TEKST STRONY.
Co drugi Niemiec jest chowany w polskiej trumnie

Co drugi Niemiec jest chowany w polskiej trumnie

Dom pogrzebowy
Dom pogrzebowy Źródło: Fotolia / Stefan Körber
Polscy producenci trumien i urn są głównymi dostarczycielami do Niemiec. Już co drugi obywatel RFN spoczywa w trumnie lub urnie z Polski.

Obszerny artykuł na temat biznesu funeralnego opublikował „Deutsche Welle” na swojej stronie internetowej. Okazuje się, że polscy producenci trumien i urn przejęli niemiecki biznes, dzięki niższej cenie i doskonałej jakości produktów. Na dodatek nasi biznesmeni nie zatrzymują się w swojej ekspansji.

DO WYKONANIA.
**1.** Wypisz wszystkie nazwy własne z tekstu o polskich trumnach, które nie są nazwami państw ani narodowości.
**2.** Dzięki czemu, według tekstu o polskich trumnach, polscy producenci przejęli niemiecki biznes?
**3.** Proszę kontynuować tekst o polskich trumnach od miejsca, w którym się kończy.

DOSTARCZONE DANE.
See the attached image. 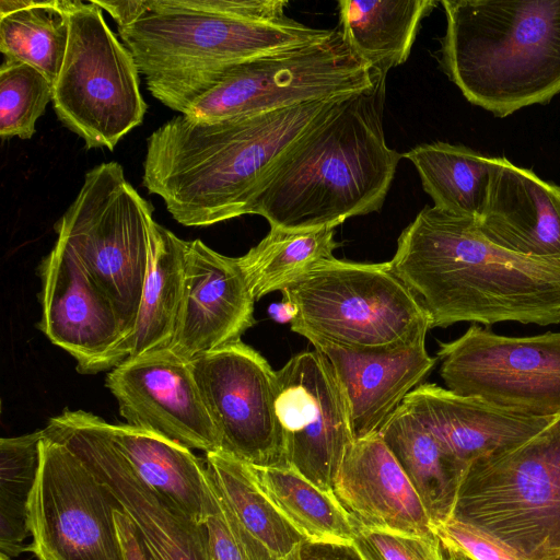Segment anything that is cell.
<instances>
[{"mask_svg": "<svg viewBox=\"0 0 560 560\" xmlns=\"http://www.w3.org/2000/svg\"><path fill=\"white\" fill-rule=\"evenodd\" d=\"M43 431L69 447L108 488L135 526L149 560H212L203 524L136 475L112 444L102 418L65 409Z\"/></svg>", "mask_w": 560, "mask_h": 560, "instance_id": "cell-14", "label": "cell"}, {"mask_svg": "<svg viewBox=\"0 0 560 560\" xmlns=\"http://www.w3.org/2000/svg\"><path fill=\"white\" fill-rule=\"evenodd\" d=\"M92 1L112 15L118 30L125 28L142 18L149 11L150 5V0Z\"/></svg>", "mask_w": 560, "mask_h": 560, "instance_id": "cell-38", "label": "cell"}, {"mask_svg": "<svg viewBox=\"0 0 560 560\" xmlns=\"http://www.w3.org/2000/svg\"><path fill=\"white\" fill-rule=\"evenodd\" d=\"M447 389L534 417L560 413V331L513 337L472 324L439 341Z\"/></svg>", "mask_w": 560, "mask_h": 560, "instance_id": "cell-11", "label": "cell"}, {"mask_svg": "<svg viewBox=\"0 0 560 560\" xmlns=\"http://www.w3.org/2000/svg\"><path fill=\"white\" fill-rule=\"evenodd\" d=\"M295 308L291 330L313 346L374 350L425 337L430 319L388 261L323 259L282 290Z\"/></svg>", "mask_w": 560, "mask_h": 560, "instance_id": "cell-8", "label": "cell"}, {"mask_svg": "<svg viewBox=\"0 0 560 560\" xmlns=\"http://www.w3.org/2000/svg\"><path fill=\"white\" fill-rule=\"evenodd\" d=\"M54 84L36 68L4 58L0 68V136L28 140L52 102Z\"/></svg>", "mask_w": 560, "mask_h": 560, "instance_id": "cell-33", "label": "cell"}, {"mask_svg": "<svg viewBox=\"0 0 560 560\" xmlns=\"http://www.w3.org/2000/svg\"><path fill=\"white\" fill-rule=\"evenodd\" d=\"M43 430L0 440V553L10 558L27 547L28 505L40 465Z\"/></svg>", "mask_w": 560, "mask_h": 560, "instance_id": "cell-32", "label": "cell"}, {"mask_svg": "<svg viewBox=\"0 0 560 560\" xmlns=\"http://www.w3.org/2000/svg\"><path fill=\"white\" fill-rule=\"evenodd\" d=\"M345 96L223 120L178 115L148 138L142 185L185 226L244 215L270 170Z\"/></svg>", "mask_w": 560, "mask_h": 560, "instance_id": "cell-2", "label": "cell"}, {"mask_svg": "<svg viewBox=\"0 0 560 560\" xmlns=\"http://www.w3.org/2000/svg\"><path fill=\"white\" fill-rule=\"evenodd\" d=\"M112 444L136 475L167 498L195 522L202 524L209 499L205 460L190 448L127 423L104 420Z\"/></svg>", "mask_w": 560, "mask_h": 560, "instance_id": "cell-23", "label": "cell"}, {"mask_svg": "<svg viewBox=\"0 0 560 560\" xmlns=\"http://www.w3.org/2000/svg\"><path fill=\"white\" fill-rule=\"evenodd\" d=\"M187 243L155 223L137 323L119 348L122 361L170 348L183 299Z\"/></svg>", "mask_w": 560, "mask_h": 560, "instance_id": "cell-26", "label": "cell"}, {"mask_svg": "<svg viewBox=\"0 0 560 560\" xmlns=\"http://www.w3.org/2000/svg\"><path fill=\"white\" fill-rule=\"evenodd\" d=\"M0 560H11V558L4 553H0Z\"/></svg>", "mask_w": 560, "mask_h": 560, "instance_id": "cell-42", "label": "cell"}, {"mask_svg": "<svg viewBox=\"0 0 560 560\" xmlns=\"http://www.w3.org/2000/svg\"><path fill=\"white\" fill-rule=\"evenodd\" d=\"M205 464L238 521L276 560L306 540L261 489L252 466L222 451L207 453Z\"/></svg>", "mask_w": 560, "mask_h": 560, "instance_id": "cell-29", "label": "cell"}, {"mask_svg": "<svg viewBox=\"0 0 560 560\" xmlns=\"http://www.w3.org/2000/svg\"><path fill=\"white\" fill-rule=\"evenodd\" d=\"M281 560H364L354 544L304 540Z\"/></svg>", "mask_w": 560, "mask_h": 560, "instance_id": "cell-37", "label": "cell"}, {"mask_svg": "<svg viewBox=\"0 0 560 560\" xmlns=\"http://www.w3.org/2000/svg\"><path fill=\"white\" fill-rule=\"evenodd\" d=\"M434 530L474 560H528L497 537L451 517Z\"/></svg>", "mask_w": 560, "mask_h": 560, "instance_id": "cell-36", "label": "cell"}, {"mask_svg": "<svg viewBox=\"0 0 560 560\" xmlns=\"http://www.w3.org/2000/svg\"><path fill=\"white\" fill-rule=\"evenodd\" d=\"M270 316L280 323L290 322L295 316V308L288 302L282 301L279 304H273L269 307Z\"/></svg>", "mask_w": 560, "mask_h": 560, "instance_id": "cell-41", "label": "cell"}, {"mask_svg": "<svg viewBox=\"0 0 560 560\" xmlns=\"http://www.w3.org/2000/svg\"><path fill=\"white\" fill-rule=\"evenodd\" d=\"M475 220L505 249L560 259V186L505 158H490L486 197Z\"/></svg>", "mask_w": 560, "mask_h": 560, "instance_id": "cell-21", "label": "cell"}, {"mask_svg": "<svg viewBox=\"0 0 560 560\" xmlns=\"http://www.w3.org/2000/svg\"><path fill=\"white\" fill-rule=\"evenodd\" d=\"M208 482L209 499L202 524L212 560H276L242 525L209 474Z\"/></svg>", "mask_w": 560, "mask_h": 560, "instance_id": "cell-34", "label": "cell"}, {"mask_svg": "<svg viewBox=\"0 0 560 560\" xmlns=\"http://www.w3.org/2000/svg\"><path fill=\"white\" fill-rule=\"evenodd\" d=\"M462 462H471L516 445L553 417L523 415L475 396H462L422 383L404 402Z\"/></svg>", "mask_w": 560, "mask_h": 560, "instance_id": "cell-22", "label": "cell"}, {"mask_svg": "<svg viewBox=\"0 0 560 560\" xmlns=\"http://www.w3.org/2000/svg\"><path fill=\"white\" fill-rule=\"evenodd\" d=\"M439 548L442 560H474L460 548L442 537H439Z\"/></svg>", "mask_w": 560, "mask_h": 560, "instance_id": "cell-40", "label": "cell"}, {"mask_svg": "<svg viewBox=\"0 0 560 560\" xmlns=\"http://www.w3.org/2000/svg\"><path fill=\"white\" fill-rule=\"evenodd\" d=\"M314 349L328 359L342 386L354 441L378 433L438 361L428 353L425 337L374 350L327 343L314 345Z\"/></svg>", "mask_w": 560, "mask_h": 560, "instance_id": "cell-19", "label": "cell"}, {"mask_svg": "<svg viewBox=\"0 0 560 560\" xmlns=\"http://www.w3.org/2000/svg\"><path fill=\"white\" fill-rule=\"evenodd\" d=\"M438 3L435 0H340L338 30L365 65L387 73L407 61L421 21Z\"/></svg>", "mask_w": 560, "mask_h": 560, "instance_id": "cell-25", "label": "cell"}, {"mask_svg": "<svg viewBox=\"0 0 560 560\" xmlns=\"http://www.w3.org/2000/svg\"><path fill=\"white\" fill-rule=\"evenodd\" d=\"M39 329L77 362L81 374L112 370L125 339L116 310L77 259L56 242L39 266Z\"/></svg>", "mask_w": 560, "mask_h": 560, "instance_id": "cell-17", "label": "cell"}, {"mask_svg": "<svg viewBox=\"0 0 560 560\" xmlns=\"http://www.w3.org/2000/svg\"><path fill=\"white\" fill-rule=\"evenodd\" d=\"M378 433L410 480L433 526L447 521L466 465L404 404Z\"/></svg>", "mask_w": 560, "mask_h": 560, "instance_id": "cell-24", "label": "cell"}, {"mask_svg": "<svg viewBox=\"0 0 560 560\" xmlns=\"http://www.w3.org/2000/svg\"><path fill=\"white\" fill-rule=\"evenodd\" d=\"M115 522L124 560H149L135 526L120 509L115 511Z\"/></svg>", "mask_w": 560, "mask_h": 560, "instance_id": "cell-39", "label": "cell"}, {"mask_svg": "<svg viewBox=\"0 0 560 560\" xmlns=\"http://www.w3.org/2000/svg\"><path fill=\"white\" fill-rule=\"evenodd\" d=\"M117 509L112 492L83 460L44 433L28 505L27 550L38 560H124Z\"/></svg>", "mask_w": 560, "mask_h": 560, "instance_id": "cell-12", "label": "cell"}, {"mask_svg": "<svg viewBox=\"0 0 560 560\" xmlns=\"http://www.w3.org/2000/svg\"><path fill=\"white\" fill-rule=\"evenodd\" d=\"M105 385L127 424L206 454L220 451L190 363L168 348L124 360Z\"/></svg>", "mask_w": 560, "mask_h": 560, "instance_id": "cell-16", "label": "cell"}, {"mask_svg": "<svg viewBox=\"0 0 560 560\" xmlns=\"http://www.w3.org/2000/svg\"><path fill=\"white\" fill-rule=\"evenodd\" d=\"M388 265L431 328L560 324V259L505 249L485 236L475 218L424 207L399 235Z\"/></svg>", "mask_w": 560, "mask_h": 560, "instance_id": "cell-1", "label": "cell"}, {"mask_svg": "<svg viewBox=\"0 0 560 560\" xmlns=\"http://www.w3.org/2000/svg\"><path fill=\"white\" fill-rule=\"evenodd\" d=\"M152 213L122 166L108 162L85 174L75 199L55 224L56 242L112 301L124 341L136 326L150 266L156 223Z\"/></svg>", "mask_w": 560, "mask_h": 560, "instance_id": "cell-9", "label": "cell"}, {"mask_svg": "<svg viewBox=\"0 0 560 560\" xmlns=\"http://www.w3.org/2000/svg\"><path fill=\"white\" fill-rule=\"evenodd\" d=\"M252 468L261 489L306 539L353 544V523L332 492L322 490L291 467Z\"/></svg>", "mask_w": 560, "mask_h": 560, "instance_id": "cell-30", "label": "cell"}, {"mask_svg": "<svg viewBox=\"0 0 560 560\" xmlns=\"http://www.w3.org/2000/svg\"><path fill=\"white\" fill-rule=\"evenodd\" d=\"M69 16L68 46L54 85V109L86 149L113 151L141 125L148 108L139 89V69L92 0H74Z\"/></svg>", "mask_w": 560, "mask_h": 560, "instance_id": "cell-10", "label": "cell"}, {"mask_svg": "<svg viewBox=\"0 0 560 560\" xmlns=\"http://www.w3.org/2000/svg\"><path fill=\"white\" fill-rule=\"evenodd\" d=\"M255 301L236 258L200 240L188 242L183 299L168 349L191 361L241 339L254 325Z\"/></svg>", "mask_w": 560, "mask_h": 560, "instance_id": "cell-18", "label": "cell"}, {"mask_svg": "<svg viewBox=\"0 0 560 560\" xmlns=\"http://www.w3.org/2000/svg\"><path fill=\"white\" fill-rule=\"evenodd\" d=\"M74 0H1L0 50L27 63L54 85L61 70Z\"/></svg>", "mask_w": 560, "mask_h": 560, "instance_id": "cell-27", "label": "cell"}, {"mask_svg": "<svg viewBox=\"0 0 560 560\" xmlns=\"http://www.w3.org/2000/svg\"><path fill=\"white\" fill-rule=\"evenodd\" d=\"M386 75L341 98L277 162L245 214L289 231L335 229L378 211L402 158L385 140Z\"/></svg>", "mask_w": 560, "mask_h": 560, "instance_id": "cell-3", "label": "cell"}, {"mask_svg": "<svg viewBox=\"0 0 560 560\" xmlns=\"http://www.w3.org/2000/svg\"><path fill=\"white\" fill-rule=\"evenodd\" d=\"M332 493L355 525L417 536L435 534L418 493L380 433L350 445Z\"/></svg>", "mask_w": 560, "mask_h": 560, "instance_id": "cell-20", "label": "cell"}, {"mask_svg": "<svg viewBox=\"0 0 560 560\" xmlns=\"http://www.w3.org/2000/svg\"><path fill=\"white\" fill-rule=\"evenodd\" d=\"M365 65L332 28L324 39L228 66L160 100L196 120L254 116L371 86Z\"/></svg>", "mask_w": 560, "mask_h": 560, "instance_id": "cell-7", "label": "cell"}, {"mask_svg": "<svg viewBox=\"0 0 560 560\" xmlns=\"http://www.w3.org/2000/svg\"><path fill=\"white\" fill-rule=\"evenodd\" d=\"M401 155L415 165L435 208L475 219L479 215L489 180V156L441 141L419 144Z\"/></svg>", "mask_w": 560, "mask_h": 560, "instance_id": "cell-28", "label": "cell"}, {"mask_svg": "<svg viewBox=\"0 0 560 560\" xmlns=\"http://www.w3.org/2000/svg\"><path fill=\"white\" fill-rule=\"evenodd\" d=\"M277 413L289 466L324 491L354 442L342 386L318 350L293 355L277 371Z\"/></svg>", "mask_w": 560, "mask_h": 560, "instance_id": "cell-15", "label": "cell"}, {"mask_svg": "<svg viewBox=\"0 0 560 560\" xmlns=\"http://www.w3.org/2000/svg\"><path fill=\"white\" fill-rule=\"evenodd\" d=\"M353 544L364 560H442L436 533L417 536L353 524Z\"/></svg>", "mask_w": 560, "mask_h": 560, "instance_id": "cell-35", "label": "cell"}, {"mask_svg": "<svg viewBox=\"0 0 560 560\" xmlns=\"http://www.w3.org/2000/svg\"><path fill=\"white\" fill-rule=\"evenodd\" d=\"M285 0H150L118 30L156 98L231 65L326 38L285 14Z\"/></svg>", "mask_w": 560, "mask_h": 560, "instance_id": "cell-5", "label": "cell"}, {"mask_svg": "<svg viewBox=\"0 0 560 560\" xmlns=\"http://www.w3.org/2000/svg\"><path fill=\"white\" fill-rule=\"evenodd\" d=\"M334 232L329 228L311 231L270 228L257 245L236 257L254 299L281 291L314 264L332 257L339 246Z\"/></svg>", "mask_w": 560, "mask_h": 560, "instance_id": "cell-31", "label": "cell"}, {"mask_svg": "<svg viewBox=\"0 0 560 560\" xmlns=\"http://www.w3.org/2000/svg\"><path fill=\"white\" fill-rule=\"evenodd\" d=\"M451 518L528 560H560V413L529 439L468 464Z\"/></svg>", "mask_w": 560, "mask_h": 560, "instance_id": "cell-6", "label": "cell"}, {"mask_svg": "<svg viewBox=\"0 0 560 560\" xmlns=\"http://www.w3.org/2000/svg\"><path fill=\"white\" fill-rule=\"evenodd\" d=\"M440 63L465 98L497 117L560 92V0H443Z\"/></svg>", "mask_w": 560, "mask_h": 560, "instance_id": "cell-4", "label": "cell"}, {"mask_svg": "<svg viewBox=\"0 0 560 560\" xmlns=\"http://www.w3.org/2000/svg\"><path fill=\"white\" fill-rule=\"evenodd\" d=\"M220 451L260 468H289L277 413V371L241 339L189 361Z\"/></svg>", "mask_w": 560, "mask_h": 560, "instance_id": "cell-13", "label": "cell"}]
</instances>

...

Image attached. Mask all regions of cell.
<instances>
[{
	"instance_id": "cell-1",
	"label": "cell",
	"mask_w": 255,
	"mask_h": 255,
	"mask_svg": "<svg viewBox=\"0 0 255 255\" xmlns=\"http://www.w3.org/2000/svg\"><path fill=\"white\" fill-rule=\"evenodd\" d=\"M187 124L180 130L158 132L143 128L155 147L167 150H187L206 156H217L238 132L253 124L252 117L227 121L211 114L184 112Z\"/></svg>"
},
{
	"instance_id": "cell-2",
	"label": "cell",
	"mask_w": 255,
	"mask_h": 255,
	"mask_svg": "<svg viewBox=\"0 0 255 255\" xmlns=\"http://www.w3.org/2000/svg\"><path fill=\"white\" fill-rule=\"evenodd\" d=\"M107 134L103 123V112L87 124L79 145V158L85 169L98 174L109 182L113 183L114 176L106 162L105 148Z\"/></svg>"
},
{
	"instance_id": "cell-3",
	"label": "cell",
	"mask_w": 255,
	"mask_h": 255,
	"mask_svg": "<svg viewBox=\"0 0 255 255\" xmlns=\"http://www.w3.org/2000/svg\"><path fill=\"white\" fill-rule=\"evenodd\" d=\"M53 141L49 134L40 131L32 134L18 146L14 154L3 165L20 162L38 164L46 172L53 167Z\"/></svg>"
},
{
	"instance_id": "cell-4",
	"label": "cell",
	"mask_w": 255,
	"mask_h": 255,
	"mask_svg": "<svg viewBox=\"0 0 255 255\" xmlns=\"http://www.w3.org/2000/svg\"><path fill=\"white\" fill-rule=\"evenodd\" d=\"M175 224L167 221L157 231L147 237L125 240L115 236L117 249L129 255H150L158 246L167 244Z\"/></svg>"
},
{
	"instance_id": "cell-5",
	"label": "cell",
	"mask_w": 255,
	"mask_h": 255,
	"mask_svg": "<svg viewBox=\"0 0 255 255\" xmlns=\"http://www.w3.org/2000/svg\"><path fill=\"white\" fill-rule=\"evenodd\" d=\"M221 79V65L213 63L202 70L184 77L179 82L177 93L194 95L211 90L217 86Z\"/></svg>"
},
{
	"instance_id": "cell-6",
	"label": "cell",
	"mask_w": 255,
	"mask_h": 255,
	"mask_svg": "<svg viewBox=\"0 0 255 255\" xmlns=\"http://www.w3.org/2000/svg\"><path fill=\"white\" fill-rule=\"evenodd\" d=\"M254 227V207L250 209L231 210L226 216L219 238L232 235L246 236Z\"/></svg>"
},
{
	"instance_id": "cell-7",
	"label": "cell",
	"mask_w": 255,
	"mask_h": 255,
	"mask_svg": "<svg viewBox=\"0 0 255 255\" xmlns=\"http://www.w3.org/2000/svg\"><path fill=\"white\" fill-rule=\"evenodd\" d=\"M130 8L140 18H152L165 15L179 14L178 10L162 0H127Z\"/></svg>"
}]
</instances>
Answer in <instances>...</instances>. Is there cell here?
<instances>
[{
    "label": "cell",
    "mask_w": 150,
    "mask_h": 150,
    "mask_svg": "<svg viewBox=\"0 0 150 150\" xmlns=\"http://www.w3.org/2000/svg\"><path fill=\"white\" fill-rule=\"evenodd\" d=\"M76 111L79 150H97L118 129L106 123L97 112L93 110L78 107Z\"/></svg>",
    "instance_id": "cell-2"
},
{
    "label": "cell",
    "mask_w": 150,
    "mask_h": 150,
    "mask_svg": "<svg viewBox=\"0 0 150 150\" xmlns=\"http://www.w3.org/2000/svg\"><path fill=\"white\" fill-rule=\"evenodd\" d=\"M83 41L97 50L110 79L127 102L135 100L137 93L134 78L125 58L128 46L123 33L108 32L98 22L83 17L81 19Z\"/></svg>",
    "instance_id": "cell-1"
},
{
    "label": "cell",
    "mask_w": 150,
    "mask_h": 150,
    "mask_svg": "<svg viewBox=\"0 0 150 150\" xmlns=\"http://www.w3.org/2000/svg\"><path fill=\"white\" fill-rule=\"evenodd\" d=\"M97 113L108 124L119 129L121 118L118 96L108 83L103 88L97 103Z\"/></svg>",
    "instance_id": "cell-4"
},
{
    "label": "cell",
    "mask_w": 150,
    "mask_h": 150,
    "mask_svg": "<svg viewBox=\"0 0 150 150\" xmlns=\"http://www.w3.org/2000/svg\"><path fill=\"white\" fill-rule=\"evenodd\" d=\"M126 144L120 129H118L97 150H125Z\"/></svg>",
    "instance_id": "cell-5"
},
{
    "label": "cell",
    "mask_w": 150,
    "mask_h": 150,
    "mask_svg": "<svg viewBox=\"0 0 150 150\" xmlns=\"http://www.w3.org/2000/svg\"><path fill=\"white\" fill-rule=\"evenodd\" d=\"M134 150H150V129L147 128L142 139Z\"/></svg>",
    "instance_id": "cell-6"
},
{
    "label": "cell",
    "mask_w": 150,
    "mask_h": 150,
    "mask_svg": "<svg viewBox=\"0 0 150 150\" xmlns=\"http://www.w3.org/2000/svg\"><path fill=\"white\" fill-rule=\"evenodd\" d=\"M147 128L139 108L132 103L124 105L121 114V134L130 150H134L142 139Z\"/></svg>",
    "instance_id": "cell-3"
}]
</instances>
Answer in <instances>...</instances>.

ZESTAW ODPOWIEDZI.
**1.** Fotolia, Stefan Körber, Deutsche Welle

**2.** Dzięki niższej cenie i doskonałej jakości produktów.

**3.**
Z danych Federalnego Urzędu Statystycznego wynika, że w Niemczech każdego roku umiera około niemal milion osób (dokładnie 950 tys. w 2019 roku). Polscy producenci wyparli rodzimą konkurencję. W niektórych landach opanowali nawet 60 proc. rynku, w innych zbliżają się do zgarnięcia połowy.

„Załamanie rodzimej branży funeralnej w Niemczech nastąpiło po zniesieniu przez rząd Helmuta Kohla w 2003 roku zasiłku pogrzebowego. Wtedy prosta trumna sosnowa typu N z Polski stała się alternatywą dla drogich niemieckich produktów” – pisze „Deutsche Welle”.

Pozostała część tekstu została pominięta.